14 News Special Report: Funding Flights - Tri-State News, Weather & Sports

14 News Special Report: Funding Flights


There's a $239 million federal program that you probably know nothing about.
People in one Tri-State community say it works and they need it. 

Because of that federal program, Owensboro travelers can fly to St. Louis for $100 round trip. 

But, is this taxpayer money well spent or just a plane waste?
Seven days a week, you can get a cheap flight from Owensboro to St. Louis.

Traveler Wayne Hughes has taken that flight several times. 

"It's very convenient to be able to fly from here to St. Louis and fly, I guess, anywhere in the world," Hughes said.

14 News decided to try the trip out, not for its convenience, but for its value. 

With more an a million and a half dollars of your money going to the Owensboro service this year, we compared the flight to the drive. 

We set a stopwatch when leaving the 14 News bureau in Owensboro.

The time running while we drove to the airport, unloaded, checked-in, and sat out the 30 minute required wait time. The clock still running while we boarded, took-off, and while we were in the air.

While one 14 News team was flying the friendly skies, 14 News photographer Kirk Duncan left from the same starting point and made the drive to St. Louis.

The 14 News members met up in the big city. The plane got there first in just over two hours. Our photographer's time, 3 hours and 49 minutes. We repeated this on our return with about the same results.

The flight does save time. But, what about its cost? 

We spent $100 on the roundtrip ticket, the drive ran us about $60 in gas. 

"We've been extremely pleased with the service Cape Air has provided to the citizens of this region," said Bob Whitmer, Owensboro Airport Manager.

Whitmer says the flights offered by Cape Air allow Owensboro to connect to the world.

"That's been one of the drawbacks for small communities for years, their inability to connect nationwide," Whitmer said.

In exchange for offering the low-cost flights, Cape Air receives payments through the government program called Essential Air Service.

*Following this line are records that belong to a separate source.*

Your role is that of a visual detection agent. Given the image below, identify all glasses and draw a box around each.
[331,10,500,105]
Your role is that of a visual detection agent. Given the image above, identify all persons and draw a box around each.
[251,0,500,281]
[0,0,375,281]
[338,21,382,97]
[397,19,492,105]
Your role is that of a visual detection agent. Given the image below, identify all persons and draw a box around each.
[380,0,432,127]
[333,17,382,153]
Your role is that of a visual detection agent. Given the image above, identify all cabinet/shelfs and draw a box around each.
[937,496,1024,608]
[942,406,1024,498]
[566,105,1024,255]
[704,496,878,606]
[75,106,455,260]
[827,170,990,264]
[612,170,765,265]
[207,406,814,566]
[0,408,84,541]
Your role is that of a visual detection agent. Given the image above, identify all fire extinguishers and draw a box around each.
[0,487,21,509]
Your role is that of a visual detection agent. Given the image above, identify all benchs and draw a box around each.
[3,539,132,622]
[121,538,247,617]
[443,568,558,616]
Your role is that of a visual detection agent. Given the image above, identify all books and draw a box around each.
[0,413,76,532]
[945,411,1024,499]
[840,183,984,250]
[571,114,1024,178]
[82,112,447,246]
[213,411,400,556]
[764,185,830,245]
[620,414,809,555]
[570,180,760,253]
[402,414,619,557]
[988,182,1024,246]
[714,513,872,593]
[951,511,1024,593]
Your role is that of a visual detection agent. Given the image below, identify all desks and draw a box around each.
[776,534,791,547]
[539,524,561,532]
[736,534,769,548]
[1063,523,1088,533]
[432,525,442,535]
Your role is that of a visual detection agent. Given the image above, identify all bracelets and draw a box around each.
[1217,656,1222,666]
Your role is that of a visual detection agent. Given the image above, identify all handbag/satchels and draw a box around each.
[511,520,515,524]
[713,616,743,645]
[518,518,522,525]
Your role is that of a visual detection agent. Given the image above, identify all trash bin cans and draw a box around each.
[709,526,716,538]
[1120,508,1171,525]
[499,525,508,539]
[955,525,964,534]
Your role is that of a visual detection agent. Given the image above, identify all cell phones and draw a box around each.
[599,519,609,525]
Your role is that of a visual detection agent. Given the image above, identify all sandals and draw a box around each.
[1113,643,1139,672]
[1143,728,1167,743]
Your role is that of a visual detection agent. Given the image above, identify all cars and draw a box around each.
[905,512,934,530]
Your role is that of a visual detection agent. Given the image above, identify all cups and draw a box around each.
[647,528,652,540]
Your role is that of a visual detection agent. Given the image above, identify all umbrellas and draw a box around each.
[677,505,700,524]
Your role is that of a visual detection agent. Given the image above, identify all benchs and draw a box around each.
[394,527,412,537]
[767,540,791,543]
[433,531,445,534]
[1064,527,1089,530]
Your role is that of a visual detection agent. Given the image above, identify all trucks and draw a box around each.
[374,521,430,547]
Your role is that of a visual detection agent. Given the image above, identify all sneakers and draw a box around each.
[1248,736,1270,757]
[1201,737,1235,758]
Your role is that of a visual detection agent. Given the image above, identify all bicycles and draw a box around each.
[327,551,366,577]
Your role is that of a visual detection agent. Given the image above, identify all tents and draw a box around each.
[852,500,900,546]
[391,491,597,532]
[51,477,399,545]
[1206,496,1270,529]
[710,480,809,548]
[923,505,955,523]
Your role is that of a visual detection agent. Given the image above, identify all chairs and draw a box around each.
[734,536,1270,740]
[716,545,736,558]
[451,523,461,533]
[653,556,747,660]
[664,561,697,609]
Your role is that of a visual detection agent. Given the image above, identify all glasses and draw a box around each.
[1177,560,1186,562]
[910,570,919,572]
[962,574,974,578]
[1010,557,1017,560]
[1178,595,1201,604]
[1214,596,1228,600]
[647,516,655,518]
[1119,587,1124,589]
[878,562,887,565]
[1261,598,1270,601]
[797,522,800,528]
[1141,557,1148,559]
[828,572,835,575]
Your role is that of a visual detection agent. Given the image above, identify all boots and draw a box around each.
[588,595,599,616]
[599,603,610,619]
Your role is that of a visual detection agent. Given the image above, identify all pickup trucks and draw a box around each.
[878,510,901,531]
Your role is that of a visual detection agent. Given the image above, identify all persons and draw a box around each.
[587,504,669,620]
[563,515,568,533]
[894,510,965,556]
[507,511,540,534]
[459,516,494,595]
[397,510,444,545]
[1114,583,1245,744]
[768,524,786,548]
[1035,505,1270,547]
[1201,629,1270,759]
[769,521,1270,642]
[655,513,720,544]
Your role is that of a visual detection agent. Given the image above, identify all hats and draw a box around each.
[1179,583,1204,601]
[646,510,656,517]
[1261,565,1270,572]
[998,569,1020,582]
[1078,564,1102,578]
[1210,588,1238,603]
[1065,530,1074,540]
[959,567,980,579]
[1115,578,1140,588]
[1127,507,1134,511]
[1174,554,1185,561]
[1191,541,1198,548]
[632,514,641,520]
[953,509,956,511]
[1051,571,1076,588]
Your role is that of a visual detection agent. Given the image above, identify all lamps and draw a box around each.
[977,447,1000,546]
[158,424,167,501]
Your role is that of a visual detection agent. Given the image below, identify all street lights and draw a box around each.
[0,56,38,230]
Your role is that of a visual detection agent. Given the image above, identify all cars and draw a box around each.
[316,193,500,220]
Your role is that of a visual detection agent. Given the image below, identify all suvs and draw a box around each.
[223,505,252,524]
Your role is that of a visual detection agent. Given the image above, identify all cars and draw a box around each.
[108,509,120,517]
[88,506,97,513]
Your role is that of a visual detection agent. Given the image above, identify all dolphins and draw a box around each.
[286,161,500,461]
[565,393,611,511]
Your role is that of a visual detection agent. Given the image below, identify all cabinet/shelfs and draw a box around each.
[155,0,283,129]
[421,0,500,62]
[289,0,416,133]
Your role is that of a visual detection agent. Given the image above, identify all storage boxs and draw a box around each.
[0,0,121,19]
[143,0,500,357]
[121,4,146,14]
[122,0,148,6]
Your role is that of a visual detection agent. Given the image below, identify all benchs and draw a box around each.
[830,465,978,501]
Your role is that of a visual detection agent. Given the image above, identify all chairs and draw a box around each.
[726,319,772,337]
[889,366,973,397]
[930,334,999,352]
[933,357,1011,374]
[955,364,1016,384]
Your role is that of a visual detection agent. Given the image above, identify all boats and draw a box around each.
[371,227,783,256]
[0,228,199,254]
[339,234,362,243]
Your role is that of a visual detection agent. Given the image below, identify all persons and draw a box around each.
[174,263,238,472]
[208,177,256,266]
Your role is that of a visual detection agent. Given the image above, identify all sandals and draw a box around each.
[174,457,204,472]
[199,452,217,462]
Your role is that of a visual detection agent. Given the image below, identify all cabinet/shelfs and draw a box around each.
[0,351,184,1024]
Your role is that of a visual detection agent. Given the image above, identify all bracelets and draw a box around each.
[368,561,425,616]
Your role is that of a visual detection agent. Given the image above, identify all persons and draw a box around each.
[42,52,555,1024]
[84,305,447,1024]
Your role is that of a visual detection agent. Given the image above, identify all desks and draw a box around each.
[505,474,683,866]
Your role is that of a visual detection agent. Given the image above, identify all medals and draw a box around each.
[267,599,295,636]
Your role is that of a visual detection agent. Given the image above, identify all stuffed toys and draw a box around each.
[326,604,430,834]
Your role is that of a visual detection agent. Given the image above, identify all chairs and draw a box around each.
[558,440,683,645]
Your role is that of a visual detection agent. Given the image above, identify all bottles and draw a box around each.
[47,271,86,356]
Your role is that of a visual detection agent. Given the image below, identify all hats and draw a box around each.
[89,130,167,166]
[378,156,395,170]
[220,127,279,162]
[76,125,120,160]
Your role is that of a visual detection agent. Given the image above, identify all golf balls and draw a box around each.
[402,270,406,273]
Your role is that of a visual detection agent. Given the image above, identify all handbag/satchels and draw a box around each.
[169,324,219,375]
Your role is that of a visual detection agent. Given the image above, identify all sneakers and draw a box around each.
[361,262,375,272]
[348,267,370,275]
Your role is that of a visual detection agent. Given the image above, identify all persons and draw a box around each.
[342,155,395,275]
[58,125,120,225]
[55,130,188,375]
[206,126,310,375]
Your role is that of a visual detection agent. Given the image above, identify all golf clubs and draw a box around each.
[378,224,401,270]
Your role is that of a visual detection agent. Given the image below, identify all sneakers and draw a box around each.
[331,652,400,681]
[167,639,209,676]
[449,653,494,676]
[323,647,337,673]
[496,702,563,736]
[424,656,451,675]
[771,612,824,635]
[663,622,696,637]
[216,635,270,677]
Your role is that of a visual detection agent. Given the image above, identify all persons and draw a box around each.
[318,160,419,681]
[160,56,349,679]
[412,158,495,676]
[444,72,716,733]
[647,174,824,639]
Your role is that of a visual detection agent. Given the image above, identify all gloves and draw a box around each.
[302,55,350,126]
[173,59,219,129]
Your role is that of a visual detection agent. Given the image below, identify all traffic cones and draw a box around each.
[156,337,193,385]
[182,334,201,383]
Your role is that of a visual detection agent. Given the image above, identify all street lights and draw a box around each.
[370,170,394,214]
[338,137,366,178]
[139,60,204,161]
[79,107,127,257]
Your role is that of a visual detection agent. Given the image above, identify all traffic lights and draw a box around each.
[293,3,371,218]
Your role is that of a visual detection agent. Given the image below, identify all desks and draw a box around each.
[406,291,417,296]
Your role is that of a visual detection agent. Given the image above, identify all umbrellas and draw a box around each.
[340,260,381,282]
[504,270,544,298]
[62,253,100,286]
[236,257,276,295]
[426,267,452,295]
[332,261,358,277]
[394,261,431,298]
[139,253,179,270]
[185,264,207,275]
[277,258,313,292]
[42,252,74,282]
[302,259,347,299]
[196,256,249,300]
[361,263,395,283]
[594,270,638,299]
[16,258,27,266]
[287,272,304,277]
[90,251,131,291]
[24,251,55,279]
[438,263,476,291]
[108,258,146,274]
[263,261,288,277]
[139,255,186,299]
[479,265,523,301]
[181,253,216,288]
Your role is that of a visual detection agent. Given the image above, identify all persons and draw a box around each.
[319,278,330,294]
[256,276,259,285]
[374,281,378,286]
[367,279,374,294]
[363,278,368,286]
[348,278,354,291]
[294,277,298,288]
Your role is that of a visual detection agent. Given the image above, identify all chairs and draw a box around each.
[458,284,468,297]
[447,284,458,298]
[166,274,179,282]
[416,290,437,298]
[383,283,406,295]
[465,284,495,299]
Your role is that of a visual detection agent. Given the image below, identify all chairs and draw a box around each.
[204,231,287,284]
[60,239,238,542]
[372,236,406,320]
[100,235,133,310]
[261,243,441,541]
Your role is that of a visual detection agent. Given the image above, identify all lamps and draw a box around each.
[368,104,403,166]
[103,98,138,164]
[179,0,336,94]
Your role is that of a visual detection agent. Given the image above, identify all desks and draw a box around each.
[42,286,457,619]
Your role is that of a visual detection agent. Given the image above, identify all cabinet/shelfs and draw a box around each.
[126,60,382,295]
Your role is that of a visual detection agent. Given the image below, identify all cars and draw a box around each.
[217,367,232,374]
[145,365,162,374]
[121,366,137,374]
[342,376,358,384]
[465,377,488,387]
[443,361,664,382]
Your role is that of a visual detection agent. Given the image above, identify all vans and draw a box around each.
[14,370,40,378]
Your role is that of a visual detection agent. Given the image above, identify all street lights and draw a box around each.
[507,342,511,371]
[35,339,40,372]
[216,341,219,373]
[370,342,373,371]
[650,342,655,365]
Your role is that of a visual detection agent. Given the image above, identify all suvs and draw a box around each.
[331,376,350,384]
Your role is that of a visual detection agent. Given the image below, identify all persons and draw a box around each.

EAS runs on discretionary funding approved by congress and fees charged to foreign airlines.

The program was started after deregulation in the 70s when airlines became allowed to pick and choose where they operate, many turning their backs on small airports.

"More importantly and the number one reason the Essential Air Service was put in place was for economic reasons. A community like this needs to be able to reach out. When people are coming in to consider Owensboro as an industrial site, they want to be able to fly here. They don't want to take a Greyhound bus," Whitmer said.

Essential Air Service is currently in 163 communities serving around two million Americans a year.

Department of Transportation officials estimate the subsidy-per-passenger traveling from Owensboro to St. Louis to be around $241. 

More than 3,000 passengers, like Wayne Hughes, have taken the flight within the first six months of this year.

"It's awfully convenient to just park here and get on the plane and go up there opposed to driving three hours."

Over the years, Essential Air Service has been under scrutiny and has undergone reform. 

Cape Air's Owensboro service is under contract until 2015.